Retrieval tools typically have the highest reduction percentages because they return small slices of large files. Search tools return compact result lists that replace what would otherwise be multiple file reads.

All-time tracking¶

Efficiency data persists across server restarts. The overall section of usage_stats shows lifetime totals:

"overall": {
  "repos_used": 2,
  "days_active": 14,
  "total_tool_calls": 1847,
  "total_tokens_returned": 482000,
  "total_tokens_avoided": 3210000,
  "total_symbols_retrieved": 920,
  "first_used": "2025-01-10",
  "last_used": "2025-01-24"
}

This gives you a long-term picture of how much the server is saving. If total_tokens_avoided is in the millions, the server is doing significant work to keep your agent's context window focused.

The efficiency ring¶

The dashboard (covered in the previous chapter) displays an efficiency ring -- a visual gauge showing the current session's reduction percentage. A 75% ring means three-quarters of the tokens your agent would have consumed were avoided.

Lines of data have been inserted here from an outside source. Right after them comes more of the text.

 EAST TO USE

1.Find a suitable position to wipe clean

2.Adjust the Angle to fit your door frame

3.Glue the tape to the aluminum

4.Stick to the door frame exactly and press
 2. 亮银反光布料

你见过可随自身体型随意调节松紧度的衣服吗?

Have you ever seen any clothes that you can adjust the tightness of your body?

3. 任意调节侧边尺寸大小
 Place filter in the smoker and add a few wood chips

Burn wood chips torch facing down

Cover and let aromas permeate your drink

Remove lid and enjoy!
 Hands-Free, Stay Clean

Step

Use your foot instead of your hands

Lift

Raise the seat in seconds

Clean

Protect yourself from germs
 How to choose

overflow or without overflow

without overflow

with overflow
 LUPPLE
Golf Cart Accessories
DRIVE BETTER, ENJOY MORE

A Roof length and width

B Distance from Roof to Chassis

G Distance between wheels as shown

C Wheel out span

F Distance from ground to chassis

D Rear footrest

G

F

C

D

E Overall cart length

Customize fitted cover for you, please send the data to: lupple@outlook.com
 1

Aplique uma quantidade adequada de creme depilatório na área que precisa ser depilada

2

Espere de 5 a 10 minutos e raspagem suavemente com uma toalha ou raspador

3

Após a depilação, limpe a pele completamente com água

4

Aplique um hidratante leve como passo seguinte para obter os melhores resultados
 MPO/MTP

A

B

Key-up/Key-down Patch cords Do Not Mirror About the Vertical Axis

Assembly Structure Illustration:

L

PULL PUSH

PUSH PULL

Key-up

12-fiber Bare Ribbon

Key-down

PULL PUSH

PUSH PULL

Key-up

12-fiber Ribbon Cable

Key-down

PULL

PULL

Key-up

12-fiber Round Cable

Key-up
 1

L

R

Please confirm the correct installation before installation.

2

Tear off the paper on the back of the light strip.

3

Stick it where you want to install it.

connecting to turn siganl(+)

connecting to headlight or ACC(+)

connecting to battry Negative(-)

The ring updates in real-time as tool calls are made. It is the quickest way to see whether the server is earning its keep during an active session.

Filtering by repo¶

To see efficiency for a specific repository:

usage_stats(repo="my-project")

This filters the session and overall statistics to only include tool calls that touched that repository. Useful for comparing how different projects benefit from indexing.

The input cost¶

Sylvan registers 65 tools with descriptions and parameter schemas. This adds approximately 9,200 tokens to your agent's context at session start. On a 200K context model that is 4.6%, on a 1M model under 1%. The cost is fixed and does not grow during the conversation.

See TRANSPARENCY.md in the repository root for the full breakdown, including what data sylvan does and does not access.

What the numbers mean in practice¶

90%+ reduction is typical for read_symbol calls, where a single function is returned from a large file.
70-85% reduction is typical for search calls, where a ranked result list replaces reading multiple files.
50-70% reduction is typical for whats_in_file, where signatures replace full source.
Negative reduction can happen with find_text on small files, where the context lines plus metadata exceed the file size. This is rare and the absolute token count is small when it happens.

The overall session reduction percentage is the number that matters most. If it stays above 70%, the server is consistently returning focused results instead of dumping entire files into your agent's context.